* Selected excerpt
== Segment start ==

The currency of the Democratic Republic of Vietnam is called the “Vietnamese Dong.” It is issued by the State Bank of Vietnam and represented by the letters VND in any of the Currency Exchange calculators.


The State Bank of Vietnam supports monetary stability, but the currency, like many others, has depreciated against the USD. 

The exchange rate currently (2023) hovers around 24,000 Vietnamese dong for $1 USD. (Or reversed: 1 dong equals 0.0041 cents!) When we first arrived in 2011, Approximately 20,600 dong equalled 1 USD.  So it’s come down about 16% over about 13 years.

Other Currency Pairings

All the other international currencies such as the Australian Dollar (AUD), Euro (EUR), British Pound (GBP), Canadian Dollar (CAD), and Singapore Dollar (SGD) tend to fluctuate relative to the VND rate against the United States Dollar.

For current Exchange Rates Click Here

Vietnamese Dong notes come in the following denominations:

    • 500 000 (~20 USD),
    • 200 000(~8 USD),
    • 100 000 (~4 USD),
    • 50 000(~2 USD),
    • 20 000 (~80 cents),
    • 10 000(~40 cents),
    • 5000 (~20 cents),
    • 2000 (~8 cents),
    • 1000 (~4 cents) and
    • 500 (~2 cents).

VND Banknotes

All larger amounts including 10,000 VND and above are polymer banknotes. The 1000, 2000, and 5,000 VND notes are paper.

Rarely will you see any of the 500 notes. And, you may receive a candy in your change at the supermarket in lieu of these.

VND Coins

Vietnamese Dong coins used to come in the following denominations but are very rare to come by.

5000, 2000, 1000, 500 and 200 VND.

Neck pouch holiding Vietnamese Dong and a bank card

Common Mistakes by Newcomers when using Vietnamese Dong

For newbies, it can take a bit of getting used to all those zeros on the Vietnamese Dong. Common mistakes include mixing up:

    • the 100 000 and the 10 000  (both greenish and similar numbers)
    • the 500 000  and the 20 000 (both bluish),  and
    • the 200 000 and 10 000 (very similar in colour).

Most people are honest and will point out your mistake. But I have heard of street vendors scarpering quick smart before the unlucky tourist notices after being handed the wrong note . And taxi drivers who quickly palm the big note and give change for the smaller denomination.

Vietnamese bank notes 10,000 VND and above are made of a polymer. These can often stick together. Make sure you “flick” the notes as you count them. Otherwise, you might end up paying double.

Outside the Tourist areas, a 500 000 dong note can be extremely hard to change unless you are buying something substantial.

Money Exchange pairs Vietnamese Dong

How to Access Vietnamese Dong in Vietnam

Taking Money to Vietnam/Exchanging Money in Vietnam

There is no need to buy Vietnamese Dong before you enter Vietnam. And if you do, you’ll probably get a terrible rate. (If Australian banks are anything to go by.)

If you are from Australia, the UK, Europe, Japan, or China OR traveling via Thailand, Singapore, or Malaysia, there is no advantage in changing your money into USD before you come.

Exchange rates will be proportionate to your country’s exchange with USD and you will save the double conversion spread.

We recommend taking a combination of cash and cards. It is easy to exchange banknotes of major currencies such as USD, Euro, GBP, AUD, CAD, SGD, etc. With lesser-known currencies such as the Bangladeshi Taka, Mexican Peso, or Kazakhstani tenge, you may want to exchange them for one of the major currencies such as USD before you come.

== Segment end ==

* The data
== Segment start ==

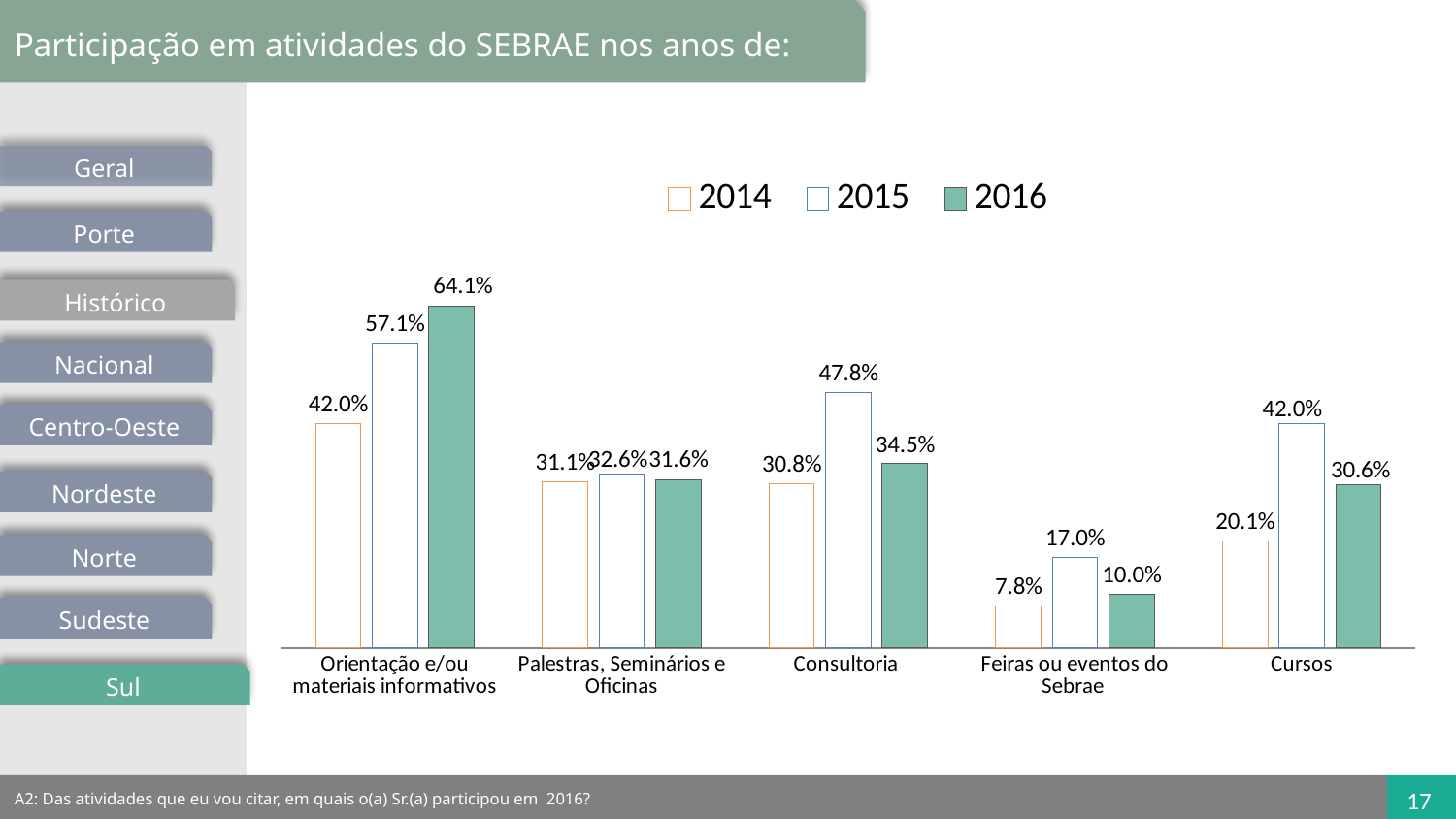
Which series is shown with filled green bars in the legend? 2016 Which category has the highest 2016 value? Orientação e/ou materiais informativos How many series does the legend list? 3 What is the 2014 value for Feiras ou eventos do Sebrae? 7.8% What is the 2016 value for Cursos? 30.6% What is the difference between the 2015 and 2014 values for Cursos? 21.9% What is the 2016 value for Orientação e/ou materiais informativos? 64.1% How many categories are shown on the x axis? 5 What is the 2015 value for Consultoria? 47.8% Which is larger for Consultoria: the 2015 value or the 2016 value? 2015 Which category has the lowest 2015 value? Feiras ou eventos do Sebrae What kind of chart is shown on the slide? bar chart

== Segment end ==

* Request 1
Answer each question about the Vietnamese dong text on its own line.
(a) Which bank issues the Vietnamese dong?
(b) Which VND notes are made of paper?
(c) What might a supermarket give you in your change instead of a 500 note?
* Request 2
Write out the part of the Vietnamese dong text starting at "Outside the Tourist" and ending at "into USD before you come.".

* Task response 1
(a) The State Bank of Vietnam.
(b) The 1000, 2000, and 5,000 VND notes.
(c) A candy.

* Task response 2
Outside the Tourist areas, a 500 000 dong note can be extremely hard to change unless you are buying something substantial.

Money Exchange pairs Vietnamese Dong

How to Access Vietnamese Dong in Vietnam

Taking Money to Vietnam/Exchanging Money in Vietnam

There is no need to buy Vietnamese Dong before you enter Vietnam. And if you do, you’ll probably get a terrible rate. (If Australian banks are anything to go by.)

If you are from Australia, the UK, Europe, Japan, or China OR traveling via Thailand, Singapore, or Malaysia, there is no advantage in changing your money into USD before you come.